11/10/2012. Enviado por Dr. José Augusto Vieira
“É possível aspirar a um renascimento ético que sobreponha a justiça e a solidariedade às leis do mercado neste mundo tão carente de valores?”. (Jurandir Freire Costa).
Na criança, não há limite na indiferença para com o próximo. Quer apossar-se de tudo o que lhe pareça bom e só se interessa pela própria satisfação. Tomar o brinquedo ou o doce de alheias mãos não lhe é o suficiente. A violência é ainda um comportamento natural e espontâneo!
Até o filhote de gente entender que não pode se apropriar de tudo que desejar, ignorando o outro nos desejos e espaços privados, necessita ser educado em prol da sociabilidade. Parece natural lidar com o desejo como ela quiser e puder. O que dizer da sociedade onde a perversidade se transformou em regra chancelada?
Aumentou a sensação de corrupção e de impunidade. Pasmem! Há milhares de adeptos! A priori é preciso que se tenha a compreensão de que a sociedade brasileira foi erguida sob os pilares de uma economia escravista e ainda mantém os traços impressos pelo senhor de escravos. É hierárquica, vertical, autoritária, apoiada em relações sociais de mando e obediência nas quais sempre há um superior e um inferior.
Divisões sociais de classes ficam ocultas sob uma suposta unidade nacional do “caráter brasileiro”, isto é, de povo ordeiro, pacífico, progressista, sensual e religioso. A essência da nação está fundada no falso mito da não violência. Nesse lamiré, polarizam-se privilégios e carências.
Tomando por base a concepção do filósofo Baruch Espinoza, é irreal exigir do governo uma atuação isenta de paixões e interesses, como se fosse uma perfeita encarnação das virtudes privadas. O perigo está no grupo de indivíduos privados, que dizem defender a lei, revogarem a legislação atual e criarem outra para atender aos próprios interesses. Eis aí a base da corrupção.
O Governo Federal acedeu à ética na política, ou seja, assumiu virtudes e vícios, ao invés de exercer uma política ética. A compra dos votos para aprovar a reforma previdenciária teve origem nessa opção. A desvirtuada visão levou ao desencanto inúmeros eleitores e promoveu supérfluo desgaste político.
Para Marilena Chauí, Lula errou ao aceder, em 2003, à tucana ideia de “transição”, ao invés de apurar corrupções e desvios no Governo FHC. Fracassou ao escolher se aliar a legendas de aluguel e não a partidos políticos; em fazer a reforma da Previdência como o primeiro ato político, ao invés de reformar a política e mudar a divisão dos tributos; bem como em adotar o marketing no lugar da informação.
O equilíbrio de forças nas relações humanas e sociais mudou com a globalização, a nova dinâmica da comunicação e o término da guerra fria, cujo corolário é a hegemonia dos USA. Aspirações de solidariedade e justiça distributiva entre os homens, presentes em sonhos, utopias e projetos políticos nos últimos dois séculos, caíram por terra.
O modelo advindo trouxe uma brutal concentração de renda, multiplicou a desigualdade e banalizou a perversidade social.
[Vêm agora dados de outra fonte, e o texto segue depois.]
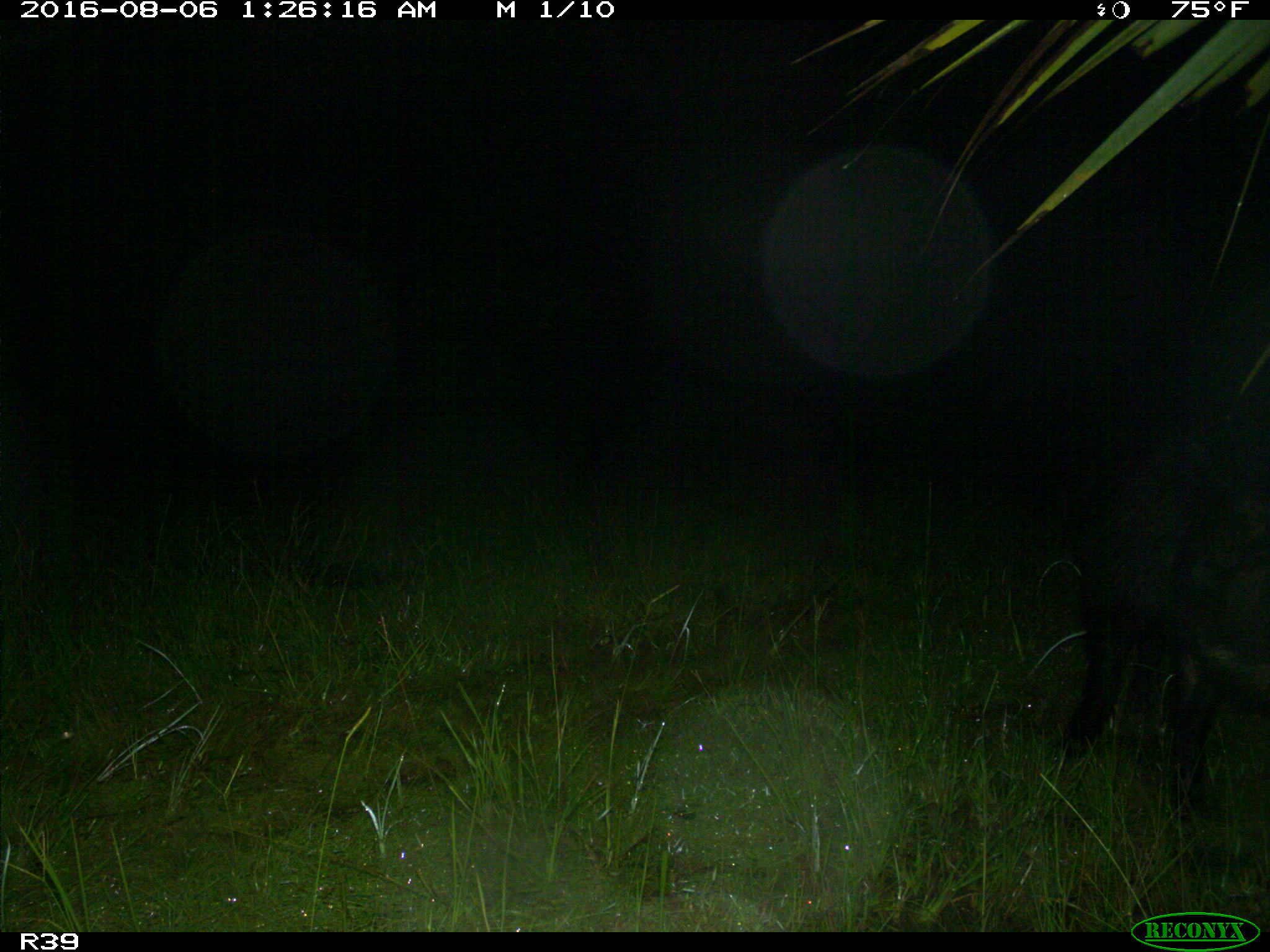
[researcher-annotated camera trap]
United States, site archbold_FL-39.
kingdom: Animalia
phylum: Chordata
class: Mammalia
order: Artiodactyla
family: Suidae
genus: Sus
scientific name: Sus scrofa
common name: wild boar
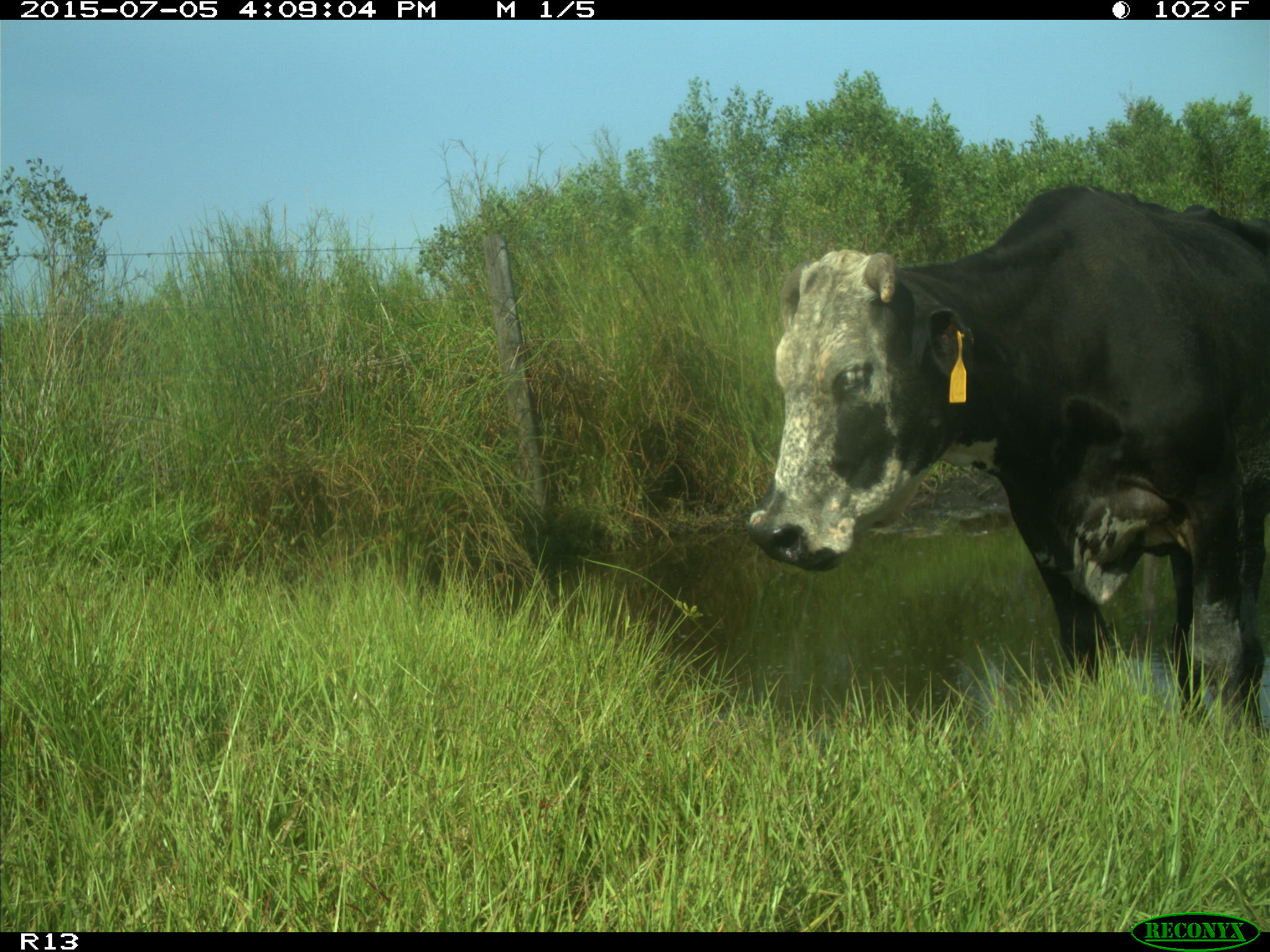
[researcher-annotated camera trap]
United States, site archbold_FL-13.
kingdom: Animalia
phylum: Chordata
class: Mammalia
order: Artiodactyla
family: Bovidae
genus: Bos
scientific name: Bos taurus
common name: domestic cow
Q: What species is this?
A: Bos taurus (domestic cow).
As elites hoje usufruem dos benefícios da tecnologia de ponta, das artes, da cultura e do consumo de bens e serviços sofisticados. Noutra ponta, anônimas massas estão alijadas, num fenômeno de exclusão social sem limites.
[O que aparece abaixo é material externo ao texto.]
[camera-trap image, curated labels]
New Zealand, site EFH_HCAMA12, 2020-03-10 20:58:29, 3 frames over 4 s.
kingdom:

Cristovam Buarque adverte que a radicalidade desse processo é tal que há o risco de a “apartação” desembocar em uma humanidade dividida do ponto de vista biológico. A elite injusta e opressora é constituída, hoje, para surpresa dos mais bem-intencionados, de... Nós mesmos!
Temos acesso às informações e ao consumo. Cada vez é menor nosso comprometimento com avanços políticos e sociais. Na leitura social do médico e psicanalista, Jurandir Freire Costa, “cada vez mais nos imbuímos do projeto narcísico de uma civilização neoliberal, sintetizada no lema sexo, drogas e cartão de crédito”, que reflete bem o ânimo dominante.
Frei Betto aponta o egoísmo como lei maior; prazer sem limites, regra do jogo; mercado, o novo deus e os shoppings centers as novas catedrais. O dominicano deplora a perda da verdadeira espiritualidade em favor das futilidades e das vaidades.
Chegou-se à “privatização da ética”. Embotou-se a sensibilidade social e diluíram-se os pactos mais basilares da convivência humana, nos dizeres do sociólogo Luiz Eduardo Soares.
Eis os desafios éticos da atualidade! Se os valores perderam consistência e credibilidade, a Ética precisa se posicionar no centro do debate.